Microsoft Perspectives on Payments and Core Banking in Financial Services
by Colin Kerr, Worldwide Industry Solutions Manager at Microsoft
Today I’d like to introduce you to another of our stand partners. As many of you will have seen from my previous posts, Microsoft is a founding member of BIAN (Banking Industry Architecture Network) — a not-for-profit organization focused on collaborating to improve banking system integration. To provide some more insight to latest BIAN developments, to what that means for the industry, and BIAN’s Sibos presence, I thought I’d invite Hans Tesselaar, Executive Director to share some thoughts.
Hans, thank you for taking some time to discuss BIAN and the role of standards in the banking and payments industry.
Colin, it’s my pleasure.
In case some readers haven’t come across BIAN first hand, how would you describe the BIAN value proposition for banks and technology vendors?

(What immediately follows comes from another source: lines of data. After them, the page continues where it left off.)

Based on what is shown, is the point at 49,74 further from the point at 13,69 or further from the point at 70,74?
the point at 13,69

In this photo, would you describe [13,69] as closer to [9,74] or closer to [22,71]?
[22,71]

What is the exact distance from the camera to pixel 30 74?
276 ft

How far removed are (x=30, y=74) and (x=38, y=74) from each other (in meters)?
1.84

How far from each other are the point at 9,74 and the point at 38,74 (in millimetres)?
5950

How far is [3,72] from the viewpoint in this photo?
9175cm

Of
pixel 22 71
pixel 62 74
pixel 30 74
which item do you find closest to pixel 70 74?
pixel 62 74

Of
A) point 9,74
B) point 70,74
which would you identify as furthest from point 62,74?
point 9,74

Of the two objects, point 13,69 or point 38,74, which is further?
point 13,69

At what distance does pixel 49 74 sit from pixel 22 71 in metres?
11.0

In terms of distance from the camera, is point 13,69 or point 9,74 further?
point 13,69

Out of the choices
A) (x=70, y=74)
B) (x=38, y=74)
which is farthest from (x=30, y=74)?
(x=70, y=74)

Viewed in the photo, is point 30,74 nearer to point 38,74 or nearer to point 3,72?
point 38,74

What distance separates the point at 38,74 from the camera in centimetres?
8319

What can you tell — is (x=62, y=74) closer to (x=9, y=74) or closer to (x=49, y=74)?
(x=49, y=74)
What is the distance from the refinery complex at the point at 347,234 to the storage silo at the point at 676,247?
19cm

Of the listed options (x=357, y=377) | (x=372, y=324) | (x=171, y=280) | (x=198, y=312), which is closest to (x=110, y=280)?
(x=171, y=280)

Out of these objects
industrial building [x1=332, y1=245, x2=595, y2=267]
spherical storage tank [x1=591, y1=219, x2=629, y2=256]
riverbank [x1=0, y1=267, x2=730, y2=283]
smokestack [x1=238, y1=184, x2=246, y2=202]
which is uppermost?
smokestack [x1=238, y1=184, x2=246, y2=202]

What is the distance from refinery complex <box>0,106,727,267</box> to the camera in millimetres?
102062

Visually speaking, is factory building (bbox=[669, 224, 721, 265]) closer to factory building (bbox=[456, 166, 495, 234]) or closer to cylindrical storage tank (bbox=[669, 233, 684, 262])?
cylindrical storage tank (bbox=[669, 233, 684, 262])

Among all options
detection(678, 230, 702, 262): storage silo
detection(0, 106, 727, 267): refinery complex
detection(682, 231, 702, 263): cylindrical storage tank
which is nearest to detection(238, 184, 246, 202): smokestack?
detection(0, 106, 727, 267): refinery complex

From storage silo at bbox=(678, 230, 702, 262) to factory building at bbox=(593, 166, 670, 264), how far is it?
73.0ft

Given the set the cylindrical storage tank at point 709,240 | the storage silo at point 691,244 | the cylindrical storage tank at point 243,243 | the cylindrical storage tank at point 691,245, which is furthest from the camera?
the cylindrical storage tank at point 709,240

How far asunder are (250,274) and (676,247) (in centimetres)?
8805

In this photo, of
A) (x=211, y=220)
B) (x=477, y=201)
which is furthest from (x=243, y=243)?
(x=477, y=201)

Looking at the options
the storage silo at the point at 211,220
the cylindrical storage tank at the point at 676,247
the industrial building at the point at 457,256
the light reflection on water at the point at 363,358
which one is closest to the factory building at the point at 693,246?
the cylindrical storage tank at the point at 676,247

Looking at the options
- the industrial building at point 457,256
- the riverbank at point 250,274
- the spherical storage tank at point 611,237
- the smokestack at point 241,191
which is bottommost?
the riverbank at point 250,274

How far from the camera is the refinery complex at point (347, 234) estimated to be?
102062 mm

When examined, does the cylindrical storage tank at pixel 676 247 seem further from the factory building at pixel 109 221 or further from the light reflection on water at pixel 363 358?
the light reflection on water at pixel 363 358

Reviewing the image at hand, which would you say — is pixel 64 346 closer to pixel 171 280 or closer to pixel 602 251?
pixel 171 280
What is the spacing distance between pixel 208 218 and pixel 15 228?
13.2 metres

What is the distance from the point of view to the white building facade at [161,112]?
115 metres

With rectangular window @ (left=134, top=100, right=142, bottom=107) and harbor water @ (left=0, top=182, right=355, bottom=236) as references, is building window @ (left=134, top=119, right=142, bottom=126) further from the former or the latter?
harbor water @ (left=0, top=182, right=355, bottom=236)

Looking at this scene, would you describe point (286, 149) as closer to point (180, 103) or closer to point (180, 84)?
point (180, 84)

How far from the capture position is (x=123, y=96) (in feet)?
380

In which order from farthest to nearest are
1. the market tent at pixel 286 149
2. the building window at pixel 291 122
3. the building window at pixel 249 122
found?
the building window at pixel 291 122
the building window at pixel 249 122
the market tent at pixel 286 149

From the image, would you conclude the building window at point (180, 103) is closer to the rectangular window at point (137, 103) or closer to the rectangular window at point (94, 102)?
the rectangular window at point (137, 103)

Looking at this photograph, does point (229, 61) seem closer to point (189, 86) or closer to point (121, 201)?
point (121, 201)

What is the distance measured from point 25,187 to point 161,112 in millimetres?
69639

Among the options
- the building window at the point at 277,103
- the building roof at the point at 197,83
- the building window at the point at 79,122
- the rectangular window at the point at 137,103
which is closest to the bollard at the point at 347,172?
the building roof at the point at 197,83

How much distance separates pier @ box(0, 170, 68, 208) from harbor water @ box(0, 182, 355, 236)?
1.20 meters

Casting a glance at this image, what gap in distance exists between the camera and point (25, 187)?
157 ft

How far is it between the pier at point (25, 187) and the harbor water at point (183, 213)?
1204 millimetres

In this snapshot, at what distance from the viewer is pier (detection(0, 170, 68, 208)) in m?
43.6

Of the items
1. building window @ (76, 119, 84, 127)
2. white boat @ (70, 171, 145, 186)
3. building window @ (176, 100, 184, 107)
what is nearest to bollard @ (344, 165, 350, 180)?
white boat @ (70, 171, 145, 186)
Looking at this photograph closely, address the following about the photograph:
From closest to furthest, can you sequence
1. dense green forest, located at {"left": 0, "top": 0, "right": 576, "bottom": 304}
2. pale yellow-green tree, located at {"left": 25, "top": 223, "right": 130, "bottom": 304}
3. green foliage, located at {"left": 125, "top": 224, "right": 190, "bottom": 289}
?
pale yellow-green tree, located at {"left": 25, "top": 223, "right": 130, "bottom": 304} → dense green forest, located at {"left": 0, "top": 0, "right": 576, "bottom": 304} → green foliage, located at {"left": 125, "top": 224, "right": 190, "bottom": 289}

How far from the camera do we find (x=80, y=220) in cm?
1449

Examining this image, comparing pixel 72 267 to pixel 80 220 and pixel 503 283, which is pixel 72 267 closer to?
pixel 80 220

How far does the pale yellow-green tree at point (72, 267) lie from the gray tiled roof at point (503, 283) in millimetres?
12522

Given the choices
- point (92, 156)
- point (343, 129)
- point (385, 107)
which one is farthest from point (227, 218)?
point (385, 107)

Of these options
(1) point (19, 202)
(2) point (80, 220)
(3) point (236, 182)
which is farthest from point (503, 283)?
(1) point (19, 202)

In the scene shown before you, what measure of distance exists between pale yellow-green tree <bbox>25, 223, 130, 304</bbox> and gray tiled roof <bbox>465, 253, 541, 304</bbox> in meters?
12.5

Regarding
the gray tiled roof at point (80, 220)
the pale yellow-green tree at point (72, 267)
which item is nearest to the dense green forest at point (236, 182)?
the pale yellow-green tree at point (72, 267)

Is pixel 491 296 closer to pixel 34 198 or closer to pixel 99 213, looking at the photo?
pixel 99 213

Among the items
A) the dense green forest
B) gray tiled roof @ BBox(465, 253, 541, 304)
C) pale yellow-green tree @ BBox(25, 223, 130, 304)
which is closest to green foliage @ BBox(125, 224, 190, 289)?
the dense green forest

As we all know, times they have been changing. In our industry we need to look closely at our IT spending. In the old days that was not an issue, today it is. We all want to get the most value for each dollar or euro spent. As of today we see a lot of spending at integrating off the shelf products into our existing IT landscape. If we want to reduce these costs the industry should be provided with an open reference model that includes generic service definitions. If both the banks and the vendors comply with that standard, a huge financial and technical issue will be solved. BIAN wants to achieve that.
SWIFT Sibos is an event almost synonymous with standards. How do BIAN standards relate to the work being done at SWIFT for payment standards?
As you mentioned in your introduction Microsoft is a founding member of BIAN and so is SWIFT. When SWIFT joined they donated the ISO20022 meta-model and the underlying tooling to our association. As you all know ISO 20022 is focusing on B2B. We extended that meta-model to the A2A space, so the BIAN Meta-model is fully aligned with ISO200022 on which the payment standard is based.
There are many other organizations that have put forth standards in banking. I see you write and talk about ‘Real Standards’ — what do you mean by that?
The success of a standard determined by a combination of factors. Progress and adoption are the most dominant ones. You need to publish at short and regular intervals improvements and enhancements of the standard so the industry knows that the organization is still active and vibrant. Standards that are not applied, does not serve a purpose, is standards for the sake of standards. So usage of the standards by the industry, as is done with the BIAN Standard, makes it a real standard.
Other than visiting the Microsoft stand (D108), how can people who may not be at Sibos also contact you to find out more about BIAN and the benefits of membership?
I would like to encourage everybody to visit www.bian.org and take a look at the available material. All the published material can be downloaded for free! Since our release last February our deliverables are available for non-members in HTML and for our members in UML. This allows interested parties to browse all material, drill down and so on. At our home page one can also find our members testimonials and webinars.
Can people make an appointment to meet you at Sibos?
Of course, everybody who would like to meet me our any of the BIAN representatives at SIBOS just drop me an email at firstname.lastname@example.org and I’ll set up such a meeting at our stand D108 or any other place that you will prefer.
Hans, many thanks for your time today, and I look forward to seeing you in Dubai!